* WHAT IS NEEDED *
Gather every line of the listing below that contains the word "purple", and copy each of those lines in full.

* THE RECORDS *
########################################

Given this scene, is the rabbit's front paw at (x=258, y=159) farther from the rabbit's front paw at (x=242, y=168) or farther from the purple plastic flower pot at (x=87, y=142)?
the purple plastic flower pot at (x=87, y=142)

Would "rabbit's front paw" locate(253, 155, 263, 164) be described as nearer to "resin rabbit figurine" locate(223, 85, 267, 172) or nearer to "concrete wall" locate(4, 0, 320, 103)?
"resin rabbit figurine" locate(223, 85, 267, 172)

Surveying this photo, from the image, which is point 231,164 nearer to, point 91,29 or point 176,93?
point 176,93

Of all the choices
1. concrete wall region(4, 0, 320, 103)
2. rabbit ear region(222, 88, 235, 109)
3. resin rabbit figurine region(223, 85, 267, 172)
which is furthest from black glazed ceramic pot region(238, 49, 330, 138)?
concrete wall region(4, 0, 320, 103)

########################################

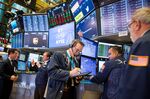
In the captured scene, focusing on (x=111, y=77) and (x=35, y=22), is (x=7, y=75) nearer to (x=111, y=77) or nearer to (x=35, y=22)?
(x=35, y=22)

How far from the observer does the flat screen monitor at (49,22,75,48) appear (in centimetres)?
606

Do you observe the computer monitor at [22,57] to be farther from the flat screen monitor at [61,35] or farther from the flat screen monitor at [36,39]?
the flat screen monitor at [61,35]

########################################

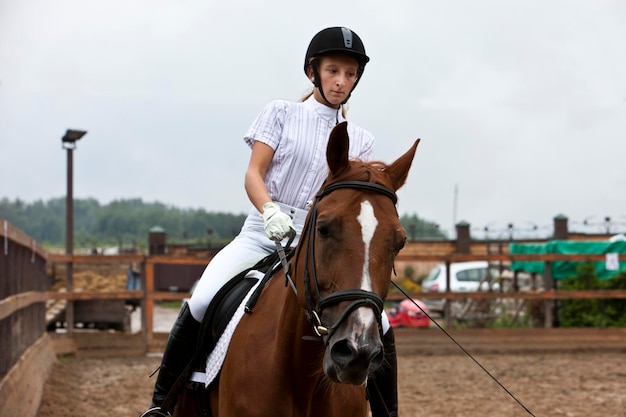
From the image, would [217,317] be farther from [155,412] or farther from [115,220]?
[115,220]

########################################

* FULL ANSWER *
Given this scene, is the rabbit's front paw at (x=258, y=159) farther from the rabbit's front paw at (x=242, y=168) or farther from the purple plastic flower pot at (x=87, y=142)?
the purple plastic flower pot at (x=87, y=142)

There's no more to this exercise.